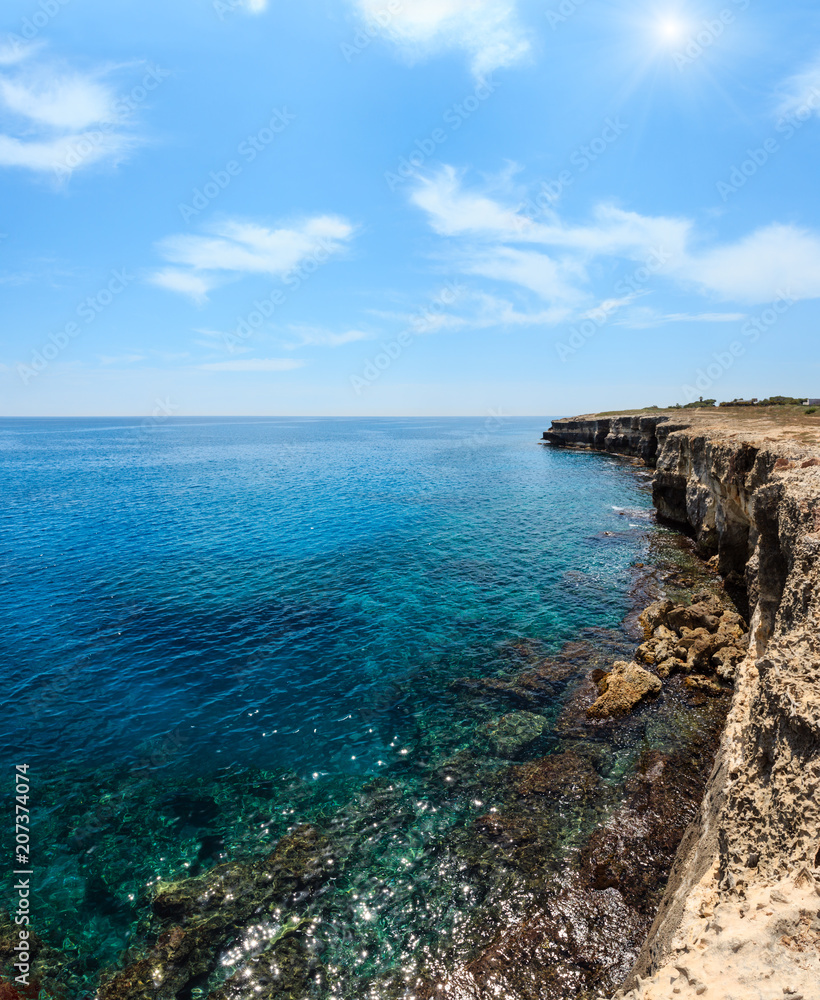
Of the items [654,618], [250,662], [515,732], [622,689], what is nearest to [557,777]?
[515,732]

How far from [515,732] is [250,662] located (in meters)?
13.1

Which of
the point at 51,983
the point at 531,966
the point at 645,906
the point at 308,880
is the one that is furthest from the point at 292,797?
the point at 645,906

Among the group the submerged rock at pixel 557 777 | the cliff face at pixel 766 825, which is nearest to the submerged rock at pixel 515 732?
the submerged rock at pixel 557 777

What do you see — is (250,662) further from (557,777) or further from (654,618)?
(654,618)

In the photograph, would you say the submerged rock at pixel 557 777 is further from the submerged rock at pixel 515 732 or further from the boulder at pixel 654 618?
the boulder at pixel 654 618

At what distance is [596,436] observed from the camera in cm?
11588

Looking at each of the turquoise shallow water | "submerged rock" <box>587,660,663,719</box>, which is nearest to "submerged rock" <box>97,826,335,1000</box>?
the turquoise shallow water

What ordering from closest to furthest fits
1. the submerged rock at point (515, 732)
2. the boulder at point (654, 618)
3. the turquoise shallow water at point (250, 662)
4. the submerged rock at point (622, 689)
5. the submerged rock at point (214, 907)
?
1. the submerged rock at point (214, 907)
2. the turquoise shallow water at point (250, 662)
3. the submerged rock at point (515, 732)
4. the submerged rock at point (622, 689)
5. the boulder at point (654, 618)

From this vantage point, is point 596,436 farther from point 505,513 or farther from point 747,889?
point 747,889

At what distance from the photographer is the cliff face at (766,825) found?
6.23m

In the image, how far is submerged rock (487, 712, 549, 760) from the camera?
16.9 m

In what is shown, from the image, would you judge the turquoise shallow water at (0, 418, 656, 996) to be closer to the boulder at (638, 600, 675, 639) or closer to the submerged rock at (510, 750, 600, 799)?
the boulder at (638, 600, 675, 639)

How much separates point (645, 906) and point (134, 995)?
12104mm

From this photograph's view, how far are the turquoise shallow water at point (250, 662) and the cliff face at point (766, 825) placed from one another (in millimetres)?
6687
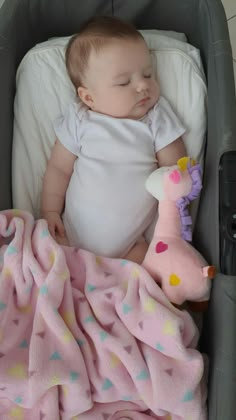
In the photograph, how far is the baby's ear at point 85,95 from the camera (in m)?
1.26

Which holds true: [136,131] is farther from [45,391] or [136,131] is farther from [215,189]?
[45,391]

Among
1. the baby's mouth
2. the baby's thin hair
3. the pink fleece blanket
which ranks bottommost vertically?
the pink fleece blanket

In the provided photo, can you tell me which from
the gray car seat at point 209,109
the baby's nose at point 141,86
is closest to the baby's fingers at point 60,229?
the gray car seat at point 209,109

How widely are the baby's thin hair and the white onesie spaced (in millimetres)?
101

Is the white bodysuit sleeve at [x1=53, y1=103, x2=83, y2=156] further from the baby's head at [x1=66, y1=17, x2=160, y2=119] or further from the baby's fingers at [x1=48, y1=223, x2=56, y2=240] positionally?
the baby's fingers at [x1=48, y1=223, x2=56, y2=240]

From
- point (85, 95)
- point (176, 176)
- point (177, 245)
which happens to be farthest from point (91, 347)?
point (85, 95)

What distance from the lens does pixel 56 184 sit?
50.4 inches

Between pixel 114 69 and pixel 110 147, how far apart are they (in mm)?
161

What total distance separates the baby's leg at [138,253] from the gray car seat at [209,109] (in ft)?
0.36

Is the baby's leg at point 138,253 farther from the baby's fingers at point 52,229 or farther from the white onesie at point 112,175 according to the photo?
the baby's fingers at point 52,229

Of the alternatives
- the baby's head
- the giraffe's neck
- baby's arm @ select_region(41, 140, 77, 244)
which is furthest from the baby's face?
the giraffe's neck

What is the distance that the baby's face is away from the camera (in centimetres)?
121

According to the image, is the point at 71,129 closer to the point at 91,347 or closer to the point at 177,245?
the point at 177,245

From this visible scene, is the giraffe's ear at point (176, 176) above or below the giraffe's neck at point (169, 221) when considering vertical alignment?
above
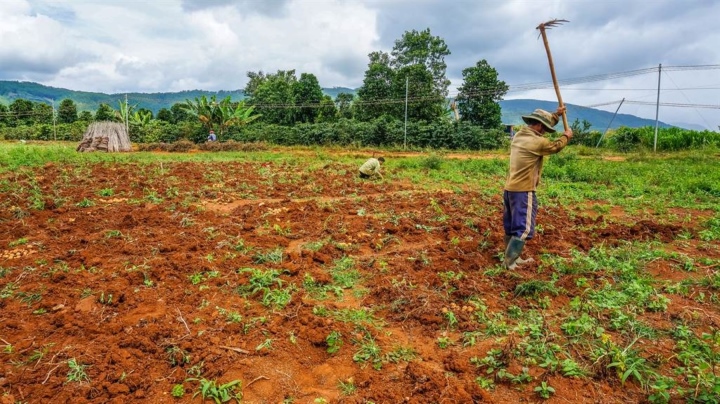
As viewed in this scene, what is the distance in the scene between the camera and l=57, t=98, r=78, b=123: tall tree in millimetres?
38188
------------
### Problem statement
List each line of the records that contains the word "above", copying those lines in full. Match only that capitalization.

### Written solution
From this visible scene, is the giraffe's ear at point (176, 176) above or below the giraffe's neck at point (169, 221) when considering vertical alignment?
above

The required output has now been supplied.